But as I throw another quick look over my shoulder, I spot him. My heart skips a beat. He keeps his head down, and I can’t see his face. He’s just a dark, threatening shadow.
Maybe he’s minding his own business and I’m totally overreacting, but I break into a run. My house quickly comes into view and I dash to the door. I’m all out of breath as I fish for my keys. My hand shakes a little as I unlock the door.
I glance behind me as the door clicks and I push it open. The hoodie guy is nowhere in sight, but I still storm inside and slam the door closed behind me. After locking it, I let out a relieved sigh and wipe the sheen of sweat off my forehead.
It doesn’t matter who the guy is anymore, or if he was really following me or not. I’m safe now. The buzzing of my phone makes me jump.
I check the screen. It’s just a message from my mom. She and Dad had to go visit my grandma, who had a bad fall this morning. At least everything’s okay, but it also means I’m home alone.
As I open the door to my room and toss my bag on the bed, my gaze falls on the window. It’s cracked open. I don’t remember leaving it that way, but it’s possible I forgot to close it before heading out.
I shut the window and go to the bathroom. After taking a long and nice hot shower, I feel a lot better. My muscles are no longer tense, and I don’t jump at every single little creak that I hear.
As I prepare myself some dinner in the kitchen, a draft of cold air hits me. I furrow my brow. Where did that come from?
I go to my parents’ bedroom and groan. Another open window. I pad through the dark room. An uneasy feeling raises the hairs on the back of my neck, but I ignore it and close the window.
I rush through the darkness back into the fully lit hallway. Maybe I should’ve turned on all the lights, but it feels stupid to be afraid of the dark, especially because nothing bad has ever happened to me in the dark. No matter what Sebastian did to me, it was usually in the light.
After eating and doing the dishes, I return to my room. I tilt my head as I spot my bag. Didn’t I leave it on my bed? Why is it now on the floor? Did I miss the bed when I tossed it? Maybe it fell down.
I sigh. Today was an exhausting, long day, and it made me overly sensitive and paranoid about everything. Ghosts don’t exist. I’m all alone here, and even if something has moved, it isn’t because of anything sinister.
It’s time to go to bed and forget about everything that happened, especially about what happened with Victor.
Oh hell.
But as I lie in bed, I can’t stop thinking about him. I bite down on my lip because I can’t get the image of him out of my head. He’s too damn hot for his own good. I groan and stare at the ceiling.
There’s pressure between my legs that I don’t know what to do with. I mean, I do. But it’s Victor. I don’t want to be attracted to him. He’s an asshole, and he doesn’t even deserve to be in my fantasies. It’s not like he’ll ever find out about it, but I need to have some standards, right?
I toss and turn, trying to think about anything other than Victor.
Don’t think about Victor.
Don’t think about Victor.
Don’t think about Victor’s hot ass.
Definitely don’t think about his full lips kissing...
Ugh!
I glance at my alarm clock. It’s already way too late. I need to get some sleep.
***
ABRUSH OF SOMETHINGagainst my cheek makes my eyes fly open. Moonlight enters the room just enough that I can see the figure looming over me.
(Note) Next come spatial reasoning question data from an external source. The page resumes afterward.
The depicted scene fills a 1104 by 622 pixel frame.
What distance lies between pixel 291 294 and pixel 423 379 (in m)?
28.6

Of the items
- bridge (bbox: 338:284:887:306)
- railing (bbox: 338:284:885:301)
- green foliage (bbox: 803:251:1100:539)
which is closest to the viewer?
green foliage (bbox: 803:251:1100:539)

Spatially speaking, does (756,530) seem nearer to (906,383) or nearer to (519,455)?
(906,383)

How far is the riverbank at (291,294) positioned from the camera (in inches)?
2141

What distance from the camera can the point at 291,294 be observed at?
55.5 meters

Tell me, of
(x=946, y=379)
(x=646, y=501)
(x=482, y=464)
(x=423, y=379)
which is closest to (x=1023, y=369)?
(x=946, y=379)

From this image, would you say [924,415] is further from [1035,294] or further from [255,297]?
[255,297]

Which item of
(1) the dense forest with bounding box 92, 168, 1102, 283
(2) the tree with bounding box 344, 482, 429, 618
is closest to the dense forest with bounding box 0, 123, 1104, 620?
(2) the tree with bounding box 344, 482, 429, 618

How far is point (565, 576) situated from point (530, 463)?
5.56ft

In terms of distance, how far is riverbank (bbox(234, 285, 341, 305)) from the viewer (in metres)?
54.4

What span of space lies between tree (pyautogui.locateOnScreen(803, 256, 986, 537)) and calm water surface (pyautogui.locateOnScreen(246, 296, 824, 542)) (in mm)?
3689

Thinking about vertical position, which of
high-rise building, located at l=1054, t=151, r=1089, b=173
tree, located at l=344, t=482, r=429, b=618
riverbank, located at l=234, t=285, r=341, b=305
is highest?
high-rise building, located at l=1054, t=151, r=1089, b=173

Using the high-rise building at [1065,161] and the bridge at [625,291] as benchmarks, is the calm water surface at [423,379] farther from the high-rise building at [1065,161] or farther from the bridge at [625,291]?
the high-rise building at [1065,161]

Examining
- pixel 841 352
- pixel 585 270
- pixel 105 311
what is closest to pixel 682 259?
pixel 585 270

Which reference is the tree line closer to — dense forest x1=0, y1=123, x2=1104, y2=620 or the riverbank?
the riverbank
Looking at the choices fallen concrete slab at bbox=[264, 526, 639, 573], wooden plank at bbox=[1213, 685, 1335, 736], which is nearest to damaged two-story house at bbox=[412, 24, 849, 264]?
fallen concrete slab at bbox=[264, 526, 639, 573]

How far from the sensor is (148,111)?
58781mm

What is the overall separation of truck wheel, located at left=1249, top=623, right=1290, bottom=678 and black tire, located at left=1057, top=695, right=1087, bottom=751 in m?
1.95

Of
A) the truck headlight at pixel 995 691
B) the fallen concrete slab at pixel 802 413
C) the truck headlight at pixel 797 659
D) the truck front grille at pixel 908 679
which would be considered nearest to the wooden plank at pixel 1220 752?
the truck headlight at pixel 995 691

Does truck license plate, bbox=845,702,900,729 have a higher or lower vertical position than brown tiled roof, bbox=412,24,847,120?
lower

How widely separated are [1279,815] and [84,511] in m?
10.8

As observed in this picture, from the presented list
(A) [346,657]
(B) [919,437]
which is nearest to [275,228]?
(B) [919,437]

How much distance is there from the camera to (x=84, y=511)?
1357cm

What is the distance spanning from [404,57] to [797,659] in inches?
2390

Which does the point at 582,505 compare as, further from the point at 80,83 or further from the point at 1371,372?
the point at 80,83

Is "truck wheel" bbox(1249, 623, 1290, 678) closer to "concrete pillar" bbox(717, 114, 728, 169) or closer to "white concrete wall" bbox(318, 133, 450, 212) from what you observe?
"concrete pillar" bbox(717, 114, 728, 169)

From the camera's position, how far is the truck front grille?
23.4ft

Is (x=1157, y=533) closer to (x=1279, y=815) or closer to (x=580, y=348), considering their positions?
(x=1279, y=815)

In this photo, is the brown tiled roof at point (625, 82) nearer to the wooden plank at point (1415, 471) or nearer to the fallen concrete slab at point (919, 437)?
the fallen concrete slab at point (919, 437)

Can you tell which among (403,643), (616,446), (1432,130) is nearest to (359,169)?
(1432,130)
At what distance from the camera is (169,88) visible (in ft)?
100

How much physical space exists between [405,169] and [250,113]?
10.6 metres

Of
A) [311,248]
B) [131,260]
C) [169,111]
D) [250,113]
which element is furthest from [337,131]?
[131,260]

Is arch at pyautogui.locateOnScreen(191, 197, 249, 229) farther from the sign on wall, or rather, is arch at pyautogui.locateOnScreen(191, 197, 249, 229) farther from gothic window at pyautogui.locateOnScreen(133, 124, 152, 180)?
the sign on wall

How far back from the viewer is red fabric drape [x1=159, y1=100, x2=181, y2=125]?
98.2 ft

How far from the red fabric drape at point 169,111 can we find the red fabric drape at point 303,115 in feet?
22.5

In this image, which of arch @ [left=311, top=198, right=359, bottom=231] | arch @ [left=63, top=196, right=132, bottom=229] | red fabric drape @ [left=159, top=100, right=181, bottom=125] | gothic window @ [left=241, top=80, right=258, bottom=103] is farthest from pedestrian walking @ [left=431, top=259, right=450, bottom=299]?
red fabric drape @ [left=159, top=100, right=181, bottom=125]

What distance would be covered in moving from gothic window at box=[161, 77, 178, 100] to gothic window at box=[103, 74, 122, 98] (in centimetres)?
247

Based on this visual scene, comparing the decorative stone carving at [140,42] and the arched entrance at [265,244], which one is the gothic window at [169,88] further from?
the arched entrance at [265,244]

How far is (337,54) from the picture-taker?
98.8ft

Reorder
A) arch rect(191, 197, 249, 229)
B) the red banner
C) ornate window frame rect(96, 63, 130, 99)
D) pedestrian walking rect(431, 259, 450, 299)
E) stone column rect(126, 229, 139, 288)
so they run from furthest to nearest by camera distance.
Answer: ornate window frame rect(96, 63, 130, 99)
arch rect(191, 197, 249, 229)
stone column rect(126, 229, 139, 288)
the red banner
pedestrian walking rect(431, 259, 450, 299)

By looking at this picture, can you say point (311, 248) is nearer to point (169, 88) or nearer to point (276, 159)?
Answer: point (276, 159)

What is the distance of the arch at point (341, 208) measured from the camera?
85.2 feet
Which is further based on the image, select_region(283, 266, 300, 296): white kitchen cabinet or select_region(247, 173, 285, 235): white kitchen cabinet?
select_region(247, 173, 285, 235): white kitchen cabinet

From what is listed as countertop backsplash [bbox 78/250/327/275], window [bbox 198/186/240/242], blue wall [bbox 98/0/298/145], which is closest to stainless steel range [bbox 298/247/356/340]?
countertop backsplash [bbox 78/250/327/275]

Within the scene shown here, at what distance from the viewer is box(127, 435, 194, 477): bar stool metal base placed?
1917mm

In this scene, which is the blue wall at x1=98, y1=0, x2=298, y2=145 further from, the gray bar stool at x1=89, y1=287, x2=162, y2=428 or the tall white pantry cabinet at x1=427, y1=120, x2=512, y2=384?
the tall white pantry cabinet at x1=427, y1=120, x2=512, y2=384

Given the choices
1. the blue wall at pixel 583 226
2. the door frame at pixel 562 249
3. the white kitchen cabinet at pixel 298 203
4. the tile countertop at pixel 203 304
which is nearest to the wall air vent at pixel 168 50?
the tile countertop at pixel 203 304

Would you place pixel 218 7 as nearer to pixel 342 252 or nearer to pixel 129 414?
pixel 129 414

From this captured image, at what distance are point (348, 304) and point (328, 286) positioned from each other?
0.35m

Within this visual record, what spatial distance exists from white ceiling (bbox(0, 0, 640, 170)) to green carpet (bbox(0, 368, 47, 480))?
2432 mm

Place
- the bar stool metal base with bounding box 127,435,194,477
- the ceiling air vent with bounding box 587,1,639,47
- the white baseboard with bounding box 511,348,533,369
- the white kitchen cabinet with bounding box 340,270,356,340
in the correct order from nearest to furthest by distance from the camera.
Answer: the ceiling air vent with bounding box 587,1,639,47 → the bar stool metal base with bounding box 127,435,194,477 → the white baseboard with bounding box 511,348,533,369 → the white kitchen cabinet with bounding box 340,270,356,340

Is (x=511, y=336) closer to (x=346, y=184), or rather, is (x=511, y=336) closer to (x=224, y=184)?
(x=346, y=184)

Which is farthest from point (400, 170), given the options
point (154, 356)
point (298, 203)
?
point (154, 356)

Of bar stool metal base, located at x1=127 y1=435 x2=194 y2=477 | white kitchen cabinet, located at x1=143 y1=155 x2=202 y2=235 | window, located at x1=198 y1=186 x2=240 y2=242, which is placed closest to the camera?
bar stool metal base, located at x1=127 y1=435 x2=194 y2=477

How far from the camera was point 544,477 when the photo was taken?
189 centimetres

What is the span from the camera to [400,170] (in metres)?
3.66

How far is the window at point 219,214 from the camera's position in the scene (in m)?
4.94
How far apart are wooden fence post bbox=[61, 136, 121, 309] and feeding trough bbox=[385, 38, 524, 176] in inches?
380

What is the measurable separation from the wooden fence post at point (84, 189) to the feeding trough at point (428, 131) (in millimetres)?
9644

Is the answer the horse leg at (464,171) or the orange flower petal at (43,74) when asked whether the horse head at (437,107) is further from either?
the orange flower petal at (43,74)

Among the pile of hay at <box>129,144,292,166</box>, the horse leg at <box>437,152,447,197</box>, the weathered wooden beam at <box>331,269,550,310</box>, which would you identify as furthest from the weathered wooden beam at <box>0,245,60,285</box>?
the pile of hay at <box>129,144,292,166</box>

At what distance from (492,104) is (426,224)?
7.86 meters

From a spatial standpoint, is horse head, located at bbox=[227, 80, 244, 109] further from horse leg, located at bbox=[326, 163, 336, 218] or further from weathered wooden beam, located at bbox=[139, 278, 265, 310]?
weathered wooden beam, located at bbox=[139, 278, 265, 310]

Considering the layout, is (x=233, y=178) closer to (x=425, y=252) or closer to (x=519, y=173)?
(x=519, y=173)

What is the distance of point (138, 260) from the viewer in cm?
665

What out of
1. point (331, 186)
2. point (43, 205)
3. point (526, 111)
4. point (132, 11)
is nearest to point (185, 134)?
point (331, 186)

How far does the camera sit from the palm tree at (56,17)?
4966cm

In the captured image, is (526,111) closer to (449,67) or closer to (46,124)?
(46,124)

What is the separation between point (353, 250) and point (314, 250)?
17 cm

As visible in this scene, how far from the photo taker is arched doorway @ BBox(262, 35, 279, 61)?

I scream, my heart jumping into my throat. Grabbing my pillow, I hurl it at the figure and then I scramble across the bed to turn on the lights.
I’m blinded and dizzy as the lights come on, and I sink to the floor behind the bed. My heart pounds so loudly in my chest, which is so tight I can barely breathe.
But the room is empty.
There’s no one here. No shadow. No intruder.
I push the strands of my disheveled hair out of my face and slowly get to my shaky feet. My breath gets stuck in my chest as I pick up a vase off my shelf and slowly make my way around the bed.